VANCOUVER, British Columbia - Trainer Alex Murray, who trains Jay Ar Jay, a contender in the $35,000 Ladnesian Stakes Sunday, is one of the most popular figures on the Hastings Park backstretch, especially for those in need of legal advice. When he's not at the racetrack, Murray is busy running a legal practice that specializes in immigration and criminal law.

"It can be very difficult balancing the two professions during the summer," said Murray. "I try not to take too many cases during the racing season, but what are you going to do when someone calls from jail at three o'clock in the morning and wants to get out. Luckily, I have tremendous help at the barn to cover for me."

Murray also spent some time as a racing official at Northlands Park and Sandown but didn't like working in a "very smoky office." He prefers working with horses rather than numbers. "It was a good experience, though. It gave me a good insight on how things work on that end of the racing business."

The best horse Murray has ever trained is Vernon Invader, who is entered in the third race Sunday, a $25,000 claiming race at 1 1/16 miles. Vernon Invader won the 1998 B.C. Derby and has lifetime earnings of $466,151. His earnings would have been about $100,000 more except for a couple of controversial decisions by racing officials in Alberta and Washington.

When Vernon Invader won the Alberta Derby there was a claim of foul by the jockey of the second-place horse that was disallowed by the stewards. However, there was an appeal by the second-place finisher's connections and the Alberta Racing Commission overturned the steward's ruling and reversed the order of finish. In the Emerald Downs Derby, Vernon Invader was disqualified from second and placed out of the money for interference just after the start. The winner of the Emerald Derby later tested positive for a banned substance and the second-place finisher took home first prize. "That was a bad week," said Murray. "The ruling from Alberta came the same week as the Emerald race. But we did win the B.C. Derby and that took some of the sting away."

Vernon Invader isn't nearly the same horse he was at 3, but he did win three races last year and he placed in a couple of stakes at Sunland Park in New Mexico this winter. "He's a year older and a year slower," said Murray. "He's got some minor problems but he has natural talent so he should run okay. They tell me he's been working extremely well at Emerald."

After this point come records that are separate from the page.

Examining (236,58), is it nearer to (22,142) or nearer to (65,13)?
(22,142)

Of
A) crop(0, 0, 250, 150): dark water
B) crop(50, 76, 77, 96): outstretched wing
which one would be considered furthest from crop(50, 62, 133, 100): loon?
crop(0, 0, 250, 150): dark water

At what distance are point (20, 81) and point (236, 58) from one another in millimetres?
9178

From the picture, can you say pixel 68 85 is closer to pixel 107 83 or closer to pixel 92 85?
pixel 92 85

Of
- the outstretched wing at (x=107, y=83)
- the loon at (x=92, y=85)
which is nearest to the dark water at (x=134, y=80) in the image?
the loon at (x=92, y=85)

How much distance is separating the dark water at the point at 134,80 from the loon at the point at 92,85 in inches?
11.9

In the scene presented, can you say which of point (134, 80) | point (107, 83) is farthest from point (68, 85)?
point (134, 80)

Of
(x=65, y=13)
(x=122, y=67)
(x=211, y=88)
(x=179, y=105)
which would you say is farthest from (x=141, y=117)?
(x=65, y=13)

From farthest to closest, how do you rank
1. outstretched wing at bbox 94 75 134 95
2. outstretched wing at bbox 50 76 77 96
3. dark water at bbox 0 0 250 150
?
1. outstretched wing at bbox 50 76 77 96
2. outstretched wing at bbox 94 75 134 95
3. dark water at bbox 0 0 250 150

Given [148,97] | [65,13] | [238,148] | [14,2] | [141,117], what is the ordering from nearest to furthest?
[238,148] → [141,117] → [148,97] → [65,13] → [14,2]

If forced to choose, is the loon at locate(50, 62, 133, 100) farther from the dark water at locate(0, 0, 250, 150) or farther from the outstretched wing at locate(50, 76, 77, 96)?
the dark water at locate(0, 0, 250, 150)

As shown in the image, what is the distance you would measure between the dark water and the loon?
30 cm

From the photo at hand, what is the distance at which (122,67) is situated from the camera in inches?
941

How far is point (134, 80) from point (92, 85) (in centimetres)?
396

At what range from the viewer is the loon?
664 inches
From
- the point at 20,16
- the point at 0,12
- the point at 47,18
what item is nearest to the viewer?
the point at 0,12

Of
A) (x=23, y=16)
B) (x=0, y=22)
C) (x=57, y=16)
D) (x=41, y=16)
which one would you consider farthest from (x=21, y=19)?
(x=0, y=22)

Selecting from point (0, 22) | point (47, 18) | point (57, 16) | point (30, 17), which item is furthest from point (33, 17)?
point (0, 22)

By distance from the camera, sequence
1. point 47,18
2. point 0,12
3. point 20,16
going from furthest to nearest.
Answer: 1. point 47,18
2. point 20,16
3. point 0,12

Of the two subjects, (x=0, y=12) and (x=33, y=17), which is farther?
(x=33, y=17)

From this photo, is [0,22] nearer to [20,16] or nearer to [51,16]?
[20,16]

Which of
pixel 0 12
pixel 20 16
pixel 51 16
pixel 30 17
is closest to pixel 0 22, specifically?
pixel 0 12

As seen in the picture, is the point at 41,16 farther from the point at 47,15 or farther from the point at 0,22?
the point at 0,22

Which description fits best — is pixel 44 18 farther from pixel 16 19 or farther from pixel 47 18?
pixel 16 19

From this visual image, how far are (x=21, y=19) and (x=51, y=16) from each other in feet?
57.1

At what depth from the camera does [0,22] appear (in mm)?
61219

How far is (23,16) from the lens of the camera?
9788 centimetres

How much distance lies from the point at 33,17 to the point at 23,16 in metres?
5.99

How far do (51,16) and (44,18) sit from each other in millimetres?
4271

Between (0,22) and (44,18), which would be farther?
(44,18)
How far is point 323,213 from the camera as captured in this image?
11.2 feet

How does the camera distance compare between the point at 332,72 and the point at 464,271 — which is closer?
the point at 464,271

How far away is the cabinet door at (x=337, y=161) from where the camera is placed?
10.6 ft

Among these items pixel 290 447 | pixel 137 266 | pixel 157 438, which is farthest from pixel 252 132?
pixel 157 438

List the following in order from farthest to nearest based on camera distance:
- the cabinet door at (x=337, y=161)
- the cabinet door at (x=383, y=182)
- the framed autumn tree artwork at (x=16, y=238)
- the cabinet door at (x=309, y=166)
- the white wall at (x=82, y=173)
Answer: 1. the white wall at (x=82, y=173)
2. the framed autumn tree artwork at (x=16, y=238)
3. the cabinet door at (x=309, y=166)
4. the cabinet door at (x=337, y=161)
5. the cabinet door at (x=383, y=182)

Murray was pleasantly surprised that Jay Ar Jay won his debut race, and didn't have any real expectations going into the Ladnesian. "He's a lot different than Vernon Invader was as a 2-year-old," he said. "Vernon Invader showed me a lot more earlier. He just had a lot more natural talent."

Jay Ar Jay came from well off of the pace to win his maiden and Murray is hoping for a quick pace in the Ladnesian. He will probably get it with Royal Justin, Johnny's Cache, and Don't Pali me all coming off of front-running wins on the 3 1/2-furlong nursery course.

"He's a long striding colt but I don't know how good he really is," he said. "I haven't really sat him down in the mornings but it's nice to have a 2-year-old that can relax and then finish his races strongly."

Milburn, too

David Milburn is another lawyer-trainer at Hastings Park and he also credits his help at both the office and barn for allowing him to keep his hand in both professions.

Milburn specializes in criminal and personal injury cases and spends roughly 4 1/2 days a week in court. He was the president of the Horsemen's Benevolent and Protective Association for seven years and is still on the board. He also does his own blacksmith work.

While Milburn hasn't had a horse like Vernon Invader, he usually wins his share of races and likes his chances with Shoo Fly Willie in the second race Sunday. "I've had a lot more success as a lawyer than a trainer," said Milburn, assessing his two careers. "But that's probably because I like my horses a lot and try to protect them by running them a little bit over their heads."